In terms of work style they prefer to cultivate a culture of co-learning rather than hierarchy. Decisions are made in different ways depending on the context. Most the time there is a team conversation which is open. Meetings are weekly. If there are more urgent decisions to make then less people may be involved in a decision. They use Loomio’s method of working groups and ensure decision-making is transparent, documented and as open as possible. Overall they try to be as organic, open and inclusive in their decision making as they can. While Melissa and Johan are the driving force, they try and distribute this as much as possible, for example by trying to rotate pitching for money or when applying for competitions.
Strengths and weaknesses of open design logic and the future
One of the biggest challenges that they face is in articulating the benefits of an open design business model. There has been lots of scepticism on the part of potential impact investors and it has been hard for people to understand why they would want to give away their “IP”, a constant need to explain and educate people on the benefits of equity fundraising. Alternatively, the benefits of working within the open design business model is the clear resonance it has with many people, associated with its altruistic dimension and potential for social impact. People have been very attracted to the model and have wanted to help, which has made it easier to establish strong partnerships. This has also helped attract talent which has become part of the team.
They feel the open design business model is a critical strategy in addressing the many challenges that we have. They do not feel approaches that rely on patents and tight intellectual property will make enough of a difference. They feel the future of open source hardware is bright if people take the open design pathway. They are optimistic and feel the changes will come from the bottom up.
They see the outlines of a virtuous cycle developing across the open design distributed manufacturing development space. There needs to be ways to circulate value from users and clinicians back through designers and platform developers. As well, learning from other open design enterprises is critical, as the verification of such models helps to create knowledge and legitimacy. They feel it is a bit like social bootstrapping. When there are not a lot of cases it is hard to articulate the benefits of such a model and harder to get resources and people behind it.

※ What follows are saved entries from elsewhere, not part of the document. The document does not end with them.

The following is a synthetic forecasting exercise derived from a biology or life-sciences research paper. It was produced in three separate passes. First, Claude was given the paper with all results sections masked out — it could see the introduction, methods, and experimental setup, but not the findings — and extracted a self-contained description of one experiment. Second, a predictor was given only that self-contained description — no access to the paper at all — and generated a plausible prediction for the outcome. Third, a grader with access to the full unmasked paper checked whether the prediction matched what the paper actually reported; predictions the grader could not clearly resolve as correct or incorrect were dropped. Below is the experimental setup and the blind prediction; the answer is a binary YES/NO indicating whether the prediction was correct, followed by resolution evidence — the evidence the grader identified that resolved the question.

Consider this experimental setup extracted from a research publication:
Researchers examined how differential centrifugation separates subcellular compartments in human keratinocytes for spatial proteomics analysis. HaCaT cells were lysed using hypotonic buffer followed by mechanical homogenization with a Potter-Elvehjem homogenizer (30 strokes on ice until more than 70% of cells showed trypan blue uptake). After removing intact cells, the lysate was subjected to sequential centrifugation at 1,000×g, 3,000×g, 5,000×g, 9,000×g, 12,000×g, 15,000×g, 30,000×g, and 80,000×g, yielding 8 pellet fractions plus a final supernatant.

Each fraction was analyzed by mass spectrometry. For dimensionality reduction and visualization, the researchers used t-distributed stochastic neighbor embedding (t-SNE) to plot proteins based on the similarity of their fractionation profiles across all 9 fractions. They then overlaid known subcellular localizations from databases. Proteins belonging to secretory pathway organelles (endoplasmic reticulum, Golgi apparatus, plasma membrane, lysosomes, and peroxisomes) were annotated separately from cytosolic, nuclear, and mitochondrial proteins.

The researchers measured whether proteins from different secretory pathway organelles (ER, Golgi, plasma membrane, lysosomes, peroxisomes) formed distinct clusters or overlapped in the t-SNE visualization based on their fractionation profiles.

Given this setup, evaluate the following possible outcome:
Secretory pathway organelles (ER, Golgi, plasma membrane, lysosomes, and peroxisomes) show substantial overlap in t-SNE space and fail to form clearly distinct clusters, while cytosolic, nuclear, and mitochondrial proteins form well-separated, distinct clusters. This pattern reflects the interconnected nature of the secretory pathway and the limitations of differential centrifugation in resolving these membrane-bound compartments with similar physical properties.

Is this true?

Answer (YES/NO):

At a social level they see an economic virtuous cycle emerging. When a valuable design is added to the global design commons and the benefits of that design begin flowing into the local community, then it frees up people and their time to do others things, and people can apply yet more open source strategies, in a virtuous cycle of economic benefits. As open design enterprises get on their feet and produce results, they capacitate communities to do more. This can include strategies for building circular economies into this model. Finally without a global design commons, local production is not possible, and without local design production then the global commons is not possible. Creating such virtuous cycles is key.